Problem statement:
Your copy should hold every record exactly and no images.

[The input]

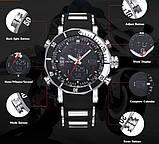 Weide Мужские спортивные кварцевые часы Weide Kasta Black 1239, фото 10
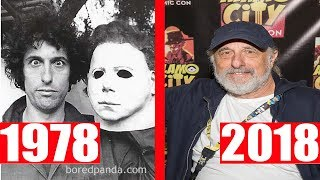 Halloween 1978 Cast - Then and Now
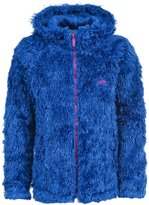Trespass Childrens Girls Lianna Hooded Fleece Jacket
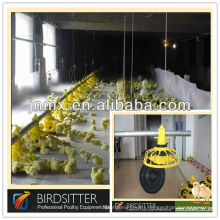 full automatic poultry shed equipment for broilers and chicken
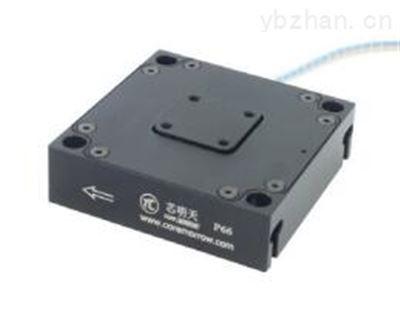 P66芯明天直驱机构式压电纳米定位台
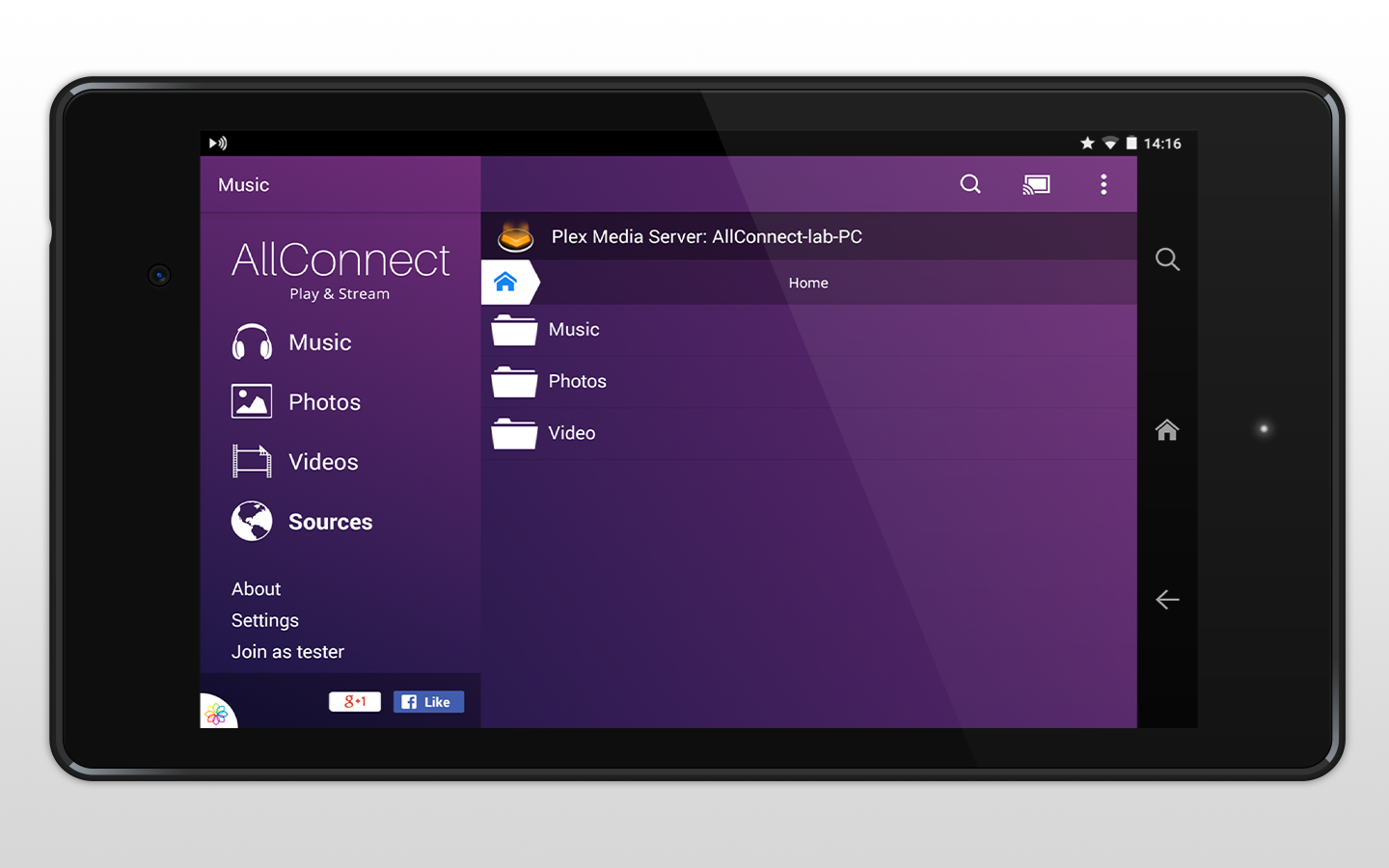 AllConnect - Play & Stream - screenshot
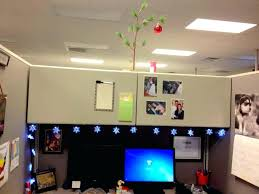 Image Office Space Cubicle Desk Lighting Blue Snowflake Lights And Charlie Brown Tree For Cubicle Decoration Office Cubicle Lighting Cubicle Desk Lighting Massivebetinfo Cubicle Desk Lighting Cubicle Lighting Modern Office Office Cubicle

[/The input]

Expected output:
 Weide Мужские спортивные кварцевые часы Weide Kasta Black 1239, фото 10
 Halloween 1978 Cast - Then and Now
Trespass Childrens Girls Lianna Hooded Fleece Jacket
 full automatic poultry shed equipment for broilers and chicken
 P66芯明天直驱机构式压电纳米定位台
 AllConnect - Play & Stream - screenshot
 Image Office Space Cubicle Desk Lighting Blue Snowflake Lights And Charlie Brown Tree For Cubicle Decoration Office Cubicle Lighting Cubicle Desk Lighting Massivebetinfo Cubicle Desk Lighting Cubicle Lighting Modern Office Office Cubicle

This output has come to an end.